**Assigned task**. Your job is to copy the lines from the material that include "Close".
•••••
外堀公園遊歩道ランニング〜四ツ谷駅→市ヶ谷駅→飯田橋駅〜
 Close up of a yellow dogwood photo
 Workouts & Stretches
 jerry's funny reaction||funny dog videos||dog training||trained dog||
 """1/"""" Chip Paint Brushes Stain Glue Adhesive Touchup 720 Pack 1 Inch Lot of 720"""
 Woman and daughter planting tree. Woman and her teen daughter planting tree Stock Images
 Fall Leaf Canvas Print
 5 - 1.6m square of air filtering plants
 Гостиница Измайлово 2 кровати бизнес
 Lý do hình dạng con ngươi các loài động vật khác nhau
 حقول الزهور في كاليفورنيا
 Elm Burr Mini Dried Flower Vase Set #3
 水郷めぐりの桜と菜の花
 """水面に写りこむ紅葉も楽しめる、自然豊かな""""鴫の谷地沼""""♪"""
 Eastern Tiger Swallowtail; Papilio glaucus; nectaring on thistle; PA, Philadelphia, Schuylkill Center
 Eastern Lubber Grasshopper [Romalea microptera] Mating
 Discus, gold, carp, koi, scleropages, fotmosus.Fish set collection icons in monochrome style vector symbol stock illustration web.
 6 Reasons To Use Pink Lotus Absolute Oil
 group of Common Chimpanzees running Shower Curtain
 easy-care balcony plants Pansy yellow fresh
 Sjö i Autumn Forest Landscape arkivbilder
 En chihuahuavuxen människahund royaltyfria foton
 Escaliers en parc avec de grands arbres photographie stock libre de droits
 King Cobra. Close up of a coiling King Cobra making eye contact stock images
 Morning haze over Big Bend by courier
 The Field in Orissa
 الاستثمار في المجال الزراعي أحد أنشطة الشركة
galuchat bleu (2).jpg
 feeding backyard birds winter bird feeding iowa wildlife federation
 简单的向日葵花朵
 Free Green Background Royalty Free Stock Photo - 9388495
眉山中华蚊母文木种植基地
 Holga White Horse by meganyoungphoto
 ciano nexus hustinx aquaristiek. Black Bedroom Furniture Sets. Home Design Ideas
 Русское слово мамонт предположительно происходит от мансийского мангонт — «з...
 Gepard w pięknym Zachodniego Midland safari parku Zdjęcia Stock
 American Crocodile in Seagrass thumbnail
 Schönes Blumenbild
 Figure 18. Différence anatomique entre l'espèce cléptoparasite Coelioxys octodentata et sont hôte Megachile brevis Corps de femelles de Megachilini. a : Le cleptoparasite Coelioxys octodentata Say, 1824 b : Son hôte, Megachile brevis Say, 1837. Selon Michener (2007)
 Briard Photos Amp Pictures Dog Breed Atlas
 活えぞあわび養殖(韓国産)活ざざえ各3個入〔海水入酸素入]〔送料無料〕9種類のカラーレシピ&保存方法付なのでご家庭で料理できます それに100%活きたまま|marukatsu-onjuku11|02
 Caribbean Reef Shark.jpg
•••••
**Exercise solution**.
 Close up of a yellow dogwood photo
 King Cobra. Close up of a coiling King Cobra making eye contact stock images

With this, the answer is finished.